■ Your objective ■
Show every line in the material below in which the string "tiga" appears.
### Data provided
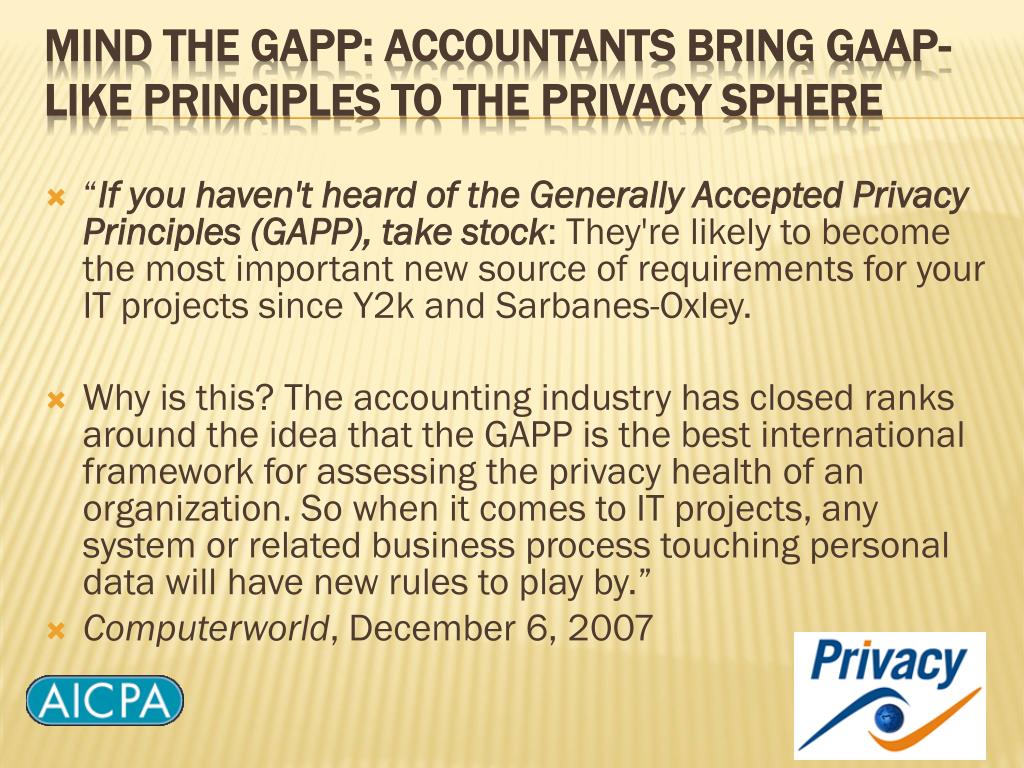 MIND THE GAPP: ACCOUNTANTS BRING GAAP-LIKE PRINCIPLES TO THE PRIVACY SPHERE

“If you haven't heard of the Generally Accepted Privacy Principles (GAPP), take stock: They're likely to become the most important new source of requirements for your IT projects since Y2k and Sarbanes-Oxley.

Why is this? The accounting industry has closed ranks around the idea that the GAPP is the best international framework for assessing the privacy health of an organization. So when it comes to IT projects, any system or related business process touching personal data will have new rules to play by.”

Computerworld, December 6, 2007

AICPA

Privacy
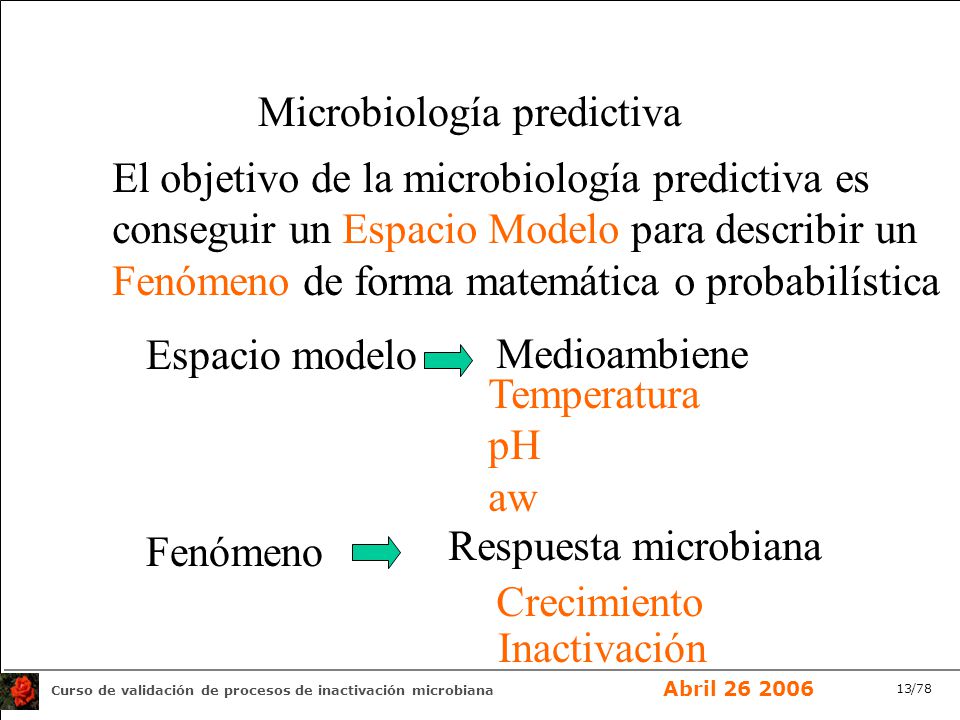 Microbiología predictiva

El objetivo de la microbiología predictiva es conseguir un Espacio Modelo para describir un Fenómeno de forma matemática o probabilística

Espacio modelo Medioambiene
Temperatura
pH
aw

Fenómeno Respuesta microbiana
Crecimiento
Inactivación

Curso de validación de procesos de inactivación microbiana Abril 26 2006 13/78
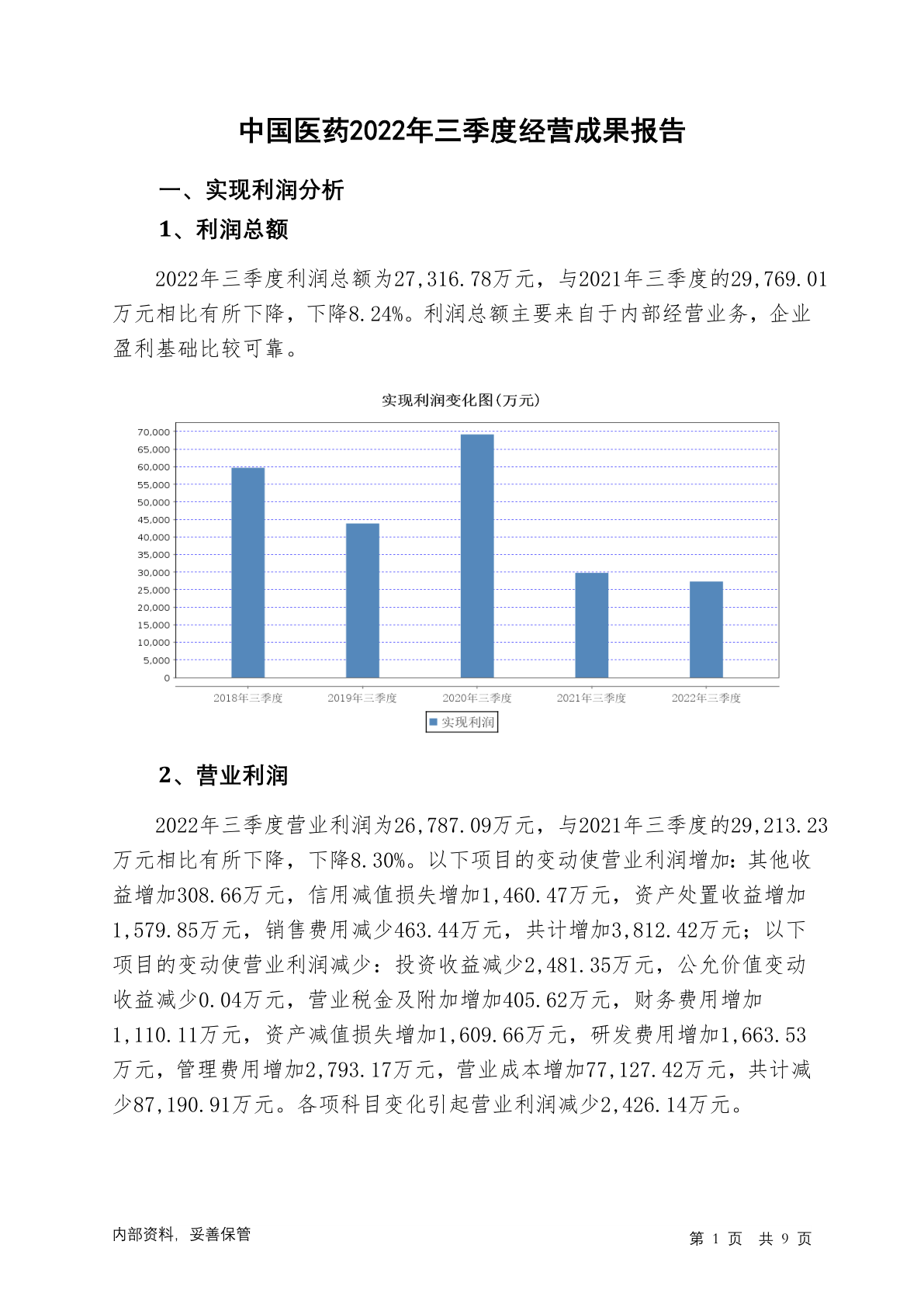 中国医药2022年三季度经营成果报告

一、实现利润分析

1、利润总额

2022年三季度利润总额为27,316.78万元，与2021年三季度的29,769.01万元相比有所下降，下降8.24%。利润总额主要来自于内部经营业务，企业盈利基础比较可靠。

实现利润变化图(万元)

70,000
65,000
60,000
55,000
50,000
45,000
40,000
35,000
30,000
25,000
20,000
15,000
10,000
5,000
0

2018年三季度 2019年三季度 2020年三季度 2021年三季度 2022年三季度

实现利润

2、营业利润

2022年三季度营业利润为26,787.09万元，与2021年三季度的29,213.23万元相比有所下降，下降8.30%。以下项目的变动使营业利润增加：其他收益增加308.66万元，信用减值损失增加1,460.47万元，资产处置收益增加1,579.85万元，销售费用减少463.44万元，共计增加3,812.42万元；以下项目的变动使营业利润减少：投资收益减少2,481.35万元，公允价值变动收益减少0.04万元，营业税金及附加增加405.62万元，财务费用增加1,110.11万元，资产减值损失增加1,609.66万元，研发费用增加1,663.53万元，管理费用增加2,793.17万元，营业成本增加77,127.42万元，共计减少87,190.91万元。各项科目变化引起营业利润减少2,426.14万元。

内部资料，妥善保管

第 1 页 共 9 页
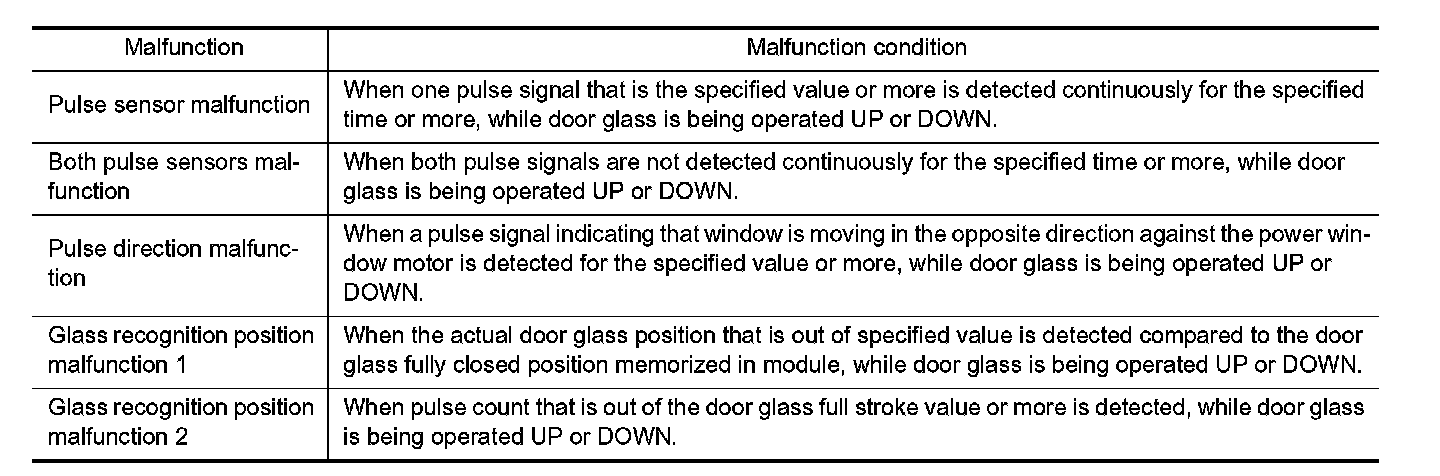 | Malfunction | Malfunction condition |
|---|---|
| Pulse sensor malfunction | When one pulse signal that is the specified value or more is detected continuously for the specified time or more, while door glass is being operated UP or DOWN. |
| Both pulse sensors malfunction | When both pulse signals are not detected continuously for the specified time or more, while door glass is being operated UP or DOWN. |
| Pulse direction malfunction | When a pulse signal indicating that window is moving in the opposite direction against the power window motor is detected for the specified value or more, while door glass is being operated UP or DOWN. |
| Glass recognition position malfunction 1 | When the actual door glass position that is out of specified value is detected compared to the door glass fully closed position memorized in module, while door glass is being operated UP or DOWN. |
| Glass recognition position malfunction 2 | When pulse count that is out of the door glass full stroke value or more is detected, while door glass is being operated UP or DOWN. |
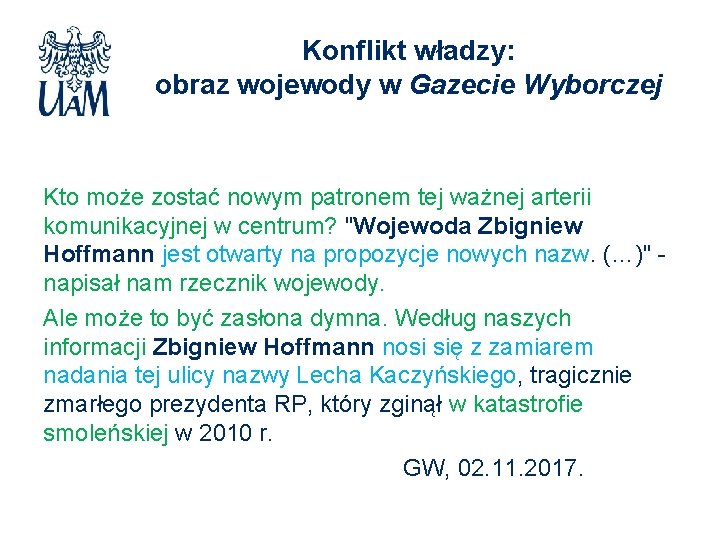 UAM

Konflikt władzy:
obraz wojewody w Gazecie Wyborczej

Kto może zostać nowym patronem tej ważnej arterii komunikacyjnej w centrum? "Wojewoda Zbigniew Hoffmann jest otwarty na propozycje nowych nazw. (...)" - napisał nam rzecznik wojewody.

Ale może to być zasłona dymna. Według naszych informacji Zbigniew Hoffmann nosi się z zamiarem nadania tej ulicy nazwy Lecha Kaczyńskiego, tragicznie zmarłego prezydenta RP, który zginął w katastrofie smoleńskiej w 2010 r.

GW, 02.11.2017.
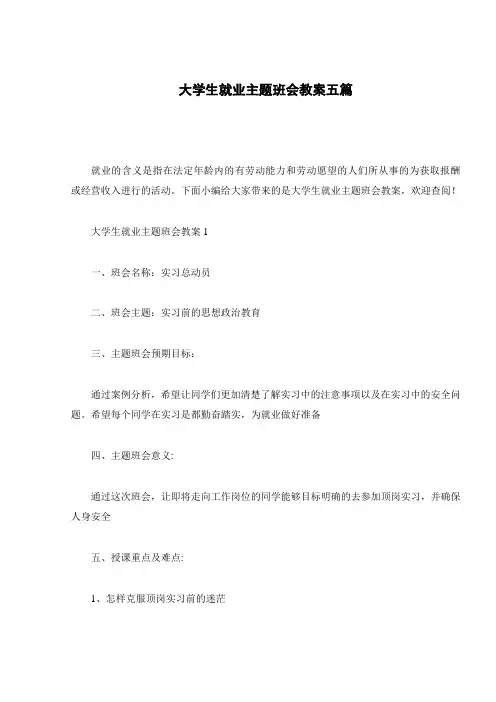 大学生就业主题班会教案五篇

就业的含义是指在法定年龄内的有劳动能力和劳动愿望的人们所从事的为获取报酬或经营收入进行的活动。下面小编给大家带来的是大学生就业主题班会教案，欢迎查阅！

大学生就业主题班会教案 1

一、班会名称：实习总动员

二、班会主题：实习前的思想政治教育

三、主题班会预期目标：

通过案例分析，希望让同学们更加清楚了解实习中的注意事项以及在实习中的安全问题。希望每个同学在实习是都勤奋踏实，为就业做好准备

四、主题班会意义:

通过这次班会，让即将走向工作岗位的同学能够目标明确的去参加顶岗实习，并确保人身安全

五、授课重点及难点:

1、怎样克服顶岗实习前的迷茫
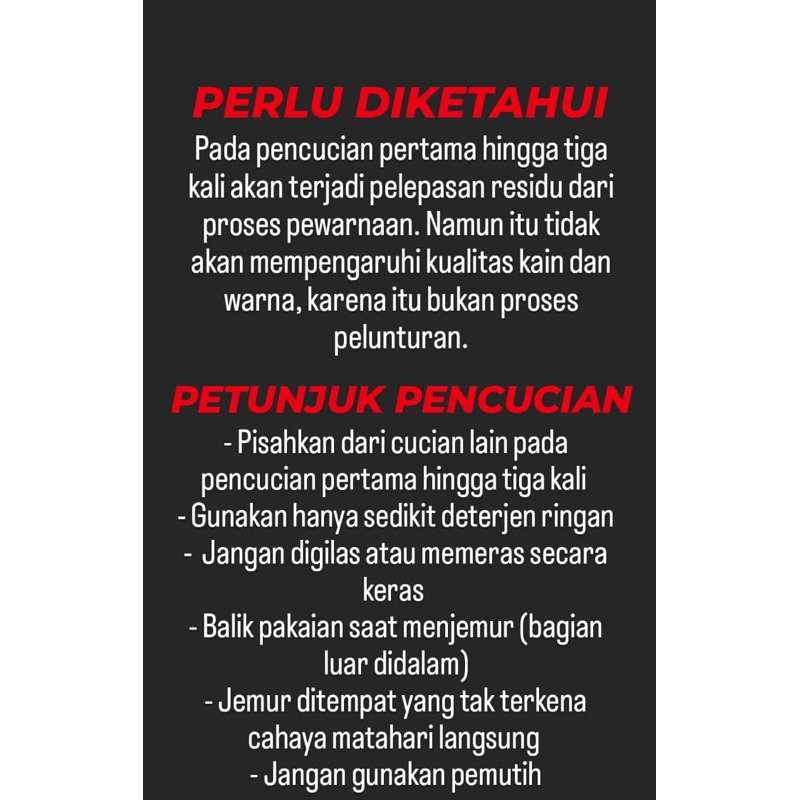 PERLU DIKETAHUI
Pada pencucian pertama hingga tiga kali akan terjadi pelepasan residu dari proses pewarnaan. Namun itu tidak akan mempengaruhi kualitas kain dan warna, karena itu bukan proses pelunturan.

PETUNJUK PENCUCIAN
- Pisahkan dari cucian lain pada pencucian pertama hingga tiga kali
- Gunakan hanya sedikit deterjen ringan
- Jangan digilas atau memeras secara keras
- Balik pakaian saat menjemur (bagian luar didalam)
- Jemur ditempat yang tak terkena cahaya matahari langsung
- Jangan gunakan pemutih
######
■ Answer box ■
Pada pencucian pertama hingga tiga kali akan terjadi pelepasan residu dari proses pewarnaan. Namun itu tidak akan mempengaruhi kualitas kain dan warna, karena itu bukan proses pelunturan.
- Pisahkan dari cucian lain pada pencucian pertama hingga tiga kali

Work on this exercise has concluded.